Explainable OpenFisca
Following up on the plan I wrote about a few days ago… By exposing all of the intermediate conclusions, and by adding separate variables that represent whether the primary variables are “known,” I’ve managed to create an encoding in OpenFisca that is capable of doing some cool stuff over the Web API.
You can see the source code in this GitHub repository, and the demos/explanations.py
file demonstrates the use of the OpenFisca Web API with my rules as code encoding in Python.
You can also try it in this Google Colab notebook.
Explanations
First, you can hit the /trace
endpoint of the Web API, and query both the answer, and whether the answer is known, in one go. By combining the regular and “known” variables and their dependencies into a single dependency tree, we can generate a textual explanation for how OpenFisca reached its conclusions.
For one of the two example scenarios, the output looks like this:
oas_eligible as of 2021-12-01 is unknown, because
oas_eligible_income_requirement_satisfied as of 2021-12-01 is unknown, because
oas_eligible__income_not_above_limit as of 2021-12-01 is unknown, because
income as of 2021 is unknown, and
oas_eligible_age_requirement_satisfied as of 2021-12-01 is True, because
oas_eligible__age_above_eligibility as of 2021-12-01 is True, because
age as of 2021-12-01 is 65, and
oas_eligible_legal_status_satisfied as of 2021-12-01 is unknown, because
oas_eligible_legal_status__qualifies as of 2021-12-01 is unknown, because
legal_status as of 2021-12-01 is unknown, and
oas_eligible_required_residency_duration_satisfied as of 2021-12-01 is unknown, because
years_in_canada_since_18 as of 2021-12-01 is unknown, and
oas_eligible_required_residency_duration_amount as of 2021-12-01 is unknown, because
place_of_residence as of 2021-12-01 is unknown, and
oas_eligible_residency_requirement_satisfied as of 2021-12-01 is unknown, because
oas_eligible_canadian_residency_requirement_satisfied as of 2021-12-01 is unknown, because
place_of_residence as of 2021-12-01 is unknown, and
oas_eligible_foreign_residency_requirement_satisfied as of 2021-12-01 is unknown, because
resides_in_agreement_country as of 2021-12-01 is unknown, because
place_of_residence as of 2021-12-01 is unknown, and
eligible_under_social_agreement as of 2021-12-01 is unknown
That’s not as readable as you would want to make it before you displayed it to a user, but the point is that all the relevant information is there, and your interface can do with it as you please.
Relevance
By looking for leaf nodes in the justification tree that have only “unknown” parents, we are able to come up with the list of relevant questions to ask the user. For the same example, the demonstration generates the following output for relevance:
The remaining relevant inputs are ['place_of_residence<2021-12-01>', 'legal_status<2021-12-01>', 'eligible_under_social_agreement<2021-12-01>', 'years_in_canada_since_18<2021-12-01>', 'income<2021>']
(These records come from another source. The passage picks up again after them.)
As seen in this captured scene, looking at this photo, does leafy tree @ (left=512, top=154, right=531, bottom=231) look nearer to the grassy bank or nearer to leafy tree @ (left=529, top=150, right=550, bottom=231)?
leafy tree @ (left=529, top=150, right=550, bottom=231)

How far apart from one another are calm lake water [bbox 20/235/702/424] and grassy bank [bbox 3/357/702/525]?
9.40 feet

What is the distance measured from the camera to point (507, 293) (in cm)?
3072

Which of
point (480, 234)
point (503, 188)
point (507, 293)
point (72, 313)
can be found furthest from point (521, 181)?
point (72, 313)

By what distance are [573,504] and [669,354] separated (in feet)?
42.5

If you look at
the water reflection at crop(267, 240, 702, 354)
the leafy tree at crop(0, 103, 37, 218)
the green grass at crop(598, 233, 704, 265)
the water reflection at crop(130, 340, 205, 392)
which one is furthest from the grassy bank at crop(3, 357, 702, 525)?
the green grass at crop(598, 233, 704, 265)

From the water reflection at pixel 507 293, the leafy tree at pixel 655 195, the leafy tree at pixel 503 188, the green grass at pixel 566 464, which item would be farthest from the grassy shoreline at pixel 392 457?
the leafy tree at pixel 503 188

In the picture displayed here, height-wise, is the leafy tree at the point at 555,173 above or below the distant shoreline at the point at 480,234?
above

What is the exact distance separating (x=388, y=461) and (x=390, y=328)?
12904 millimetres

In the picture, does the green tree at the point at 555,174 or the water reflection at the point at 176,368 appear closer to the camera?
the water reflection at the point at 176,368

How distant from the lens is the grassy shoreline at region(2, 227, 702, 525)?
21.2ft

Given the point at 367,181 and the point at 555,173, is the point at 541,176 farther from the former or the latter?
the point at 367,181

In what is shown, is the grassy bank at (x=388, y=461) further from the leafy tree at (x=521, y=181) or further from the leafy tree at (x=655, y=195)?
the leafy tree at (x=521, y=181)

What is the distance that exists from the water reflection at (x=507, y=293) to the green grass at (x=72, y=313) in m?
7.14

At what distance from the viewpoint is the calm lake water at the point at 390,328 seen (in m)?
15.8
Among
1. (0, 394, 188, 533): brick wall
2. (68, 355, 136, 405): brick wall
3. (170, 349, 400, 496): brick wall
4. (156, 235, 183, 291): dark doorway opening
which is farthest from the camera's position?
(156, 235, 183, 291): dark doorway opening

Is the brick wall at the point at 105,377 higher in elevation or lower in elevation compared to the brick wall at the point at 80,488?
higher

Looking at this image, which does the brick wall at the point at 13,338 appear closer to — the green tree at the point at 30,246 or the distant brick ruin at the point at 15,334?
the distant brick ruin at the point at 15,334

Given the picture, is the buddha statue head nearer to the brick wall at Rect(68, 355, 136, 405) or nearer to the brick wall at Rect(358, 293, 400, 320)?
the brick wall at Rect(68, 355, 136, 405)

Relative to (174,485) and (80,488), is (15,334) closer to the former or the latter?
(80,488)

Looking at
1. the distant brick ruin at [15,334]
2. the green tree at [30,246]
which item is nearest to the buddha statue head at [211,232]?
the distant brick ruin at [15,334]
That information can be used to avoid asking the user questions that can no longer possibly impact the question you are trying to answer, which makes the application smarter, with less work for the developers, and in particular without the developers needing to know the logic of the legislation in order to predict when things will matter.
Contingent Conclusions
Sometimes, the answer depends on things that you aren’t going to ask the user, because the interface would be too complicated, or it’s not reasonable to expect the user to know. If you know the list of questions that can’t be posed to the user, but are considered in the code, and the list of relevant questions is entirely in that category, you can advise the user that the answer is “it depends”, and describe what it depends on, and advise the user what to do next. For another example, the demonstration output looks like this:
The remaining relevant inputs are ['eligible_under_social_agreement<2021-12-01>']
There are no askable relevant variables, so this goal is contingently known.
Why it Matters
We now have proof that it is possible to generate explainable expert systems on the basis of encodings of legislation done in OpenFisca, and accessed over the standard OpenFisca Web API.
We also have a much better idea of how difficult it is.
Next we will satisfy our front-end developers that the OpenFisca Web API is friendly to them. Then work begins on a version of the encoding that is based more directly on the relevant legislation, as opposed to someone’s short-hand interpretation of it.
That will teach us another important lesson, which is how much more difficult, if at all, is it to do an encoding in OpenFisca that has higher fidelity with the source legislation? By comparing the difficulty of the two approaches, and taking a look at the nature of some of the amendments that have been made to the legislation over time, and examining how those amendments would be made to the code in both versions, we should get some idea of whether the increased effort in encoding is worth it in terms of maintenance and the ability to tie explanations to the source legal material.
We are also already starting to explore techniques to keep the encoding in sync with legislative changes. The possibility of generating OpenFisca parameter files, like this one, by scraping government web pages like this one, is on the agenda. As is the possibility of tracking changes to legislation through tools like LexBox. Perhaps when the law changes, we can create a GitHub issue with a link to the legislative changes on CanLII.